WHAT YOU WILL DO>
**A)** Write out the passage of the reflection on "A Private Universe" between "I feel this" and "for an answer.", inclusive, word for word.
**B)** Extend the reflection on "A Private Universe" by writing the part that comes after its last sentence.

SOURCE TEXT>
How many times have I thought I knew something and when asked how it works or the basic concepts, was at a loss for the explanation? Unfortunately, too many times! Sometimes I feel I should know it and what I end up doing is explaining the same thing over again but with different words. It doesn't change the fact that I didn't know or only knew enough to discuss it shallowly.
I feel this was the case in "A Private Universe." I wonder if the fact that the first students interviewed were Harvard students was meant to shock viewers in some way. The reality is just because someone attended Harvard doesn't automatically grant them intellectual knowledge in all fields - any more than a child born in the 90's is automatically a genius with technology. Beyond that, it wasn't necessarily surprising that the Rindge and Latin students weren't able to "flesh" out seasonal shifts, the earth's rotation and moon phases correctly. My own particular bias is that I feel that when confronted by a "deficit," we are apt to fill it, especially if pressed for an answer.
If we're filling a deficit, how did we get the information? This is just pure speculation backed up by my own personal experience, with absolutely no empirical data... Now that I've issued that caveat, let's move on...

DATA SHOWN>
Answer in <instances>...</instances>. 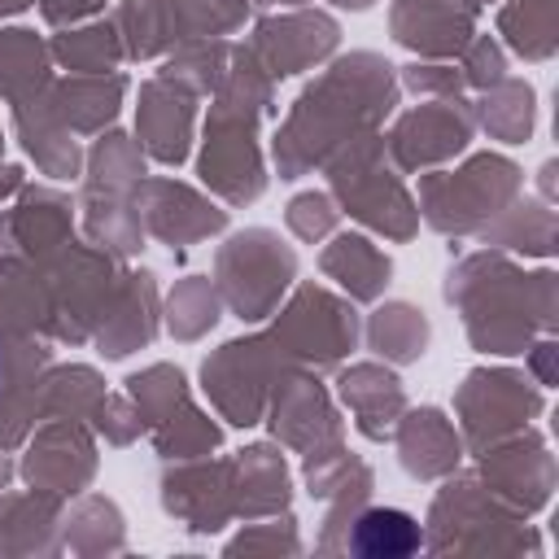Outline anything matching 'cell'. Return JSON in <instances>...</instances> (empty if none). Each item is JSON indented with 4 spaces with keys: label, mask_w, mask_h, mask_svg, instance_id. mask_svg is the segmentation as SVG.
Wrapping results in <instances>:
<instances>
[{
    "label": "cell",
    "mask_w": 559,
    "mask_h": 559,
    "mask_svg": "<svg viewBox=\"0 0 559 559\" xmlns=\"http://www.w3.org/2000/svg\"><path fill=\"white\" fill-rule=\"evenodd\" d=\"M354 550L358 555H411L419 550V528L406 511H389V507H376L358 520L354 528Z\"/></svg>",
    "instance_id": "obj_1"
}]
</instances>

IN RESPONSE>
**A)**
I feel this was the case in "A Private Universe." I wonder if the fact that the first students interviewed were Harvard students was meant to shock viewers in some way. The reality is just because someone attended Harvard doesn't automatically grant them intellectual knowledge in all fields - any more than a child born in the 90's is automatically a genius with technology. Beyond that, it wasn't necessarily surprising that the Rindge and Latin students weren't able to "flesh" out seasonal shifts, the earth's rotation and moon phases correctly. My own particular bias is that I feel that when confronted by a "deficit," we are apt to fill it, especially if pressed for an answer.

**B)**
The Knowledge Building article discussed iterative idea improvement with the thought that students engaged in knowledge building will continue to explore and expand their thinking about topics over longer periods of time than just the span of a traditional unit. In a traditional class and school, however, students study topics over a set period of time and then move on to other topics. Many of the points made during those units that a student "learned" fall by the wayside but some remain, becoming vague over time. Discussions with others outside of class, perhaps at home with parents or siblings might add more detail. Books, even fictional ones, on that topic may add more information. None of these "sources" may be completely right or wrong but the information may be remembered, if somewhat altered. Is it possible that, years later, when asked about that particular topic, the student is able to pull all sorts of extraneous, half remembered facts together, piece it together, and present a viable theory? Chances are there will be a memory of studying something in class but the information that is now present may be the compilation of sources - spun with that individual's personal theory or bias.
The part that was startling in all of this was that the teacher was surprised. She seemed shocked at their theories and that they came in with incorrect knowledge. Considering the age of the student, it wasn't shocking at all. Once could be reasonably certain that the topic of the sun, the earth and the moon had come up in earlier grades.
Speculation like this makes it clear why I called this blog "Musings from Tis..."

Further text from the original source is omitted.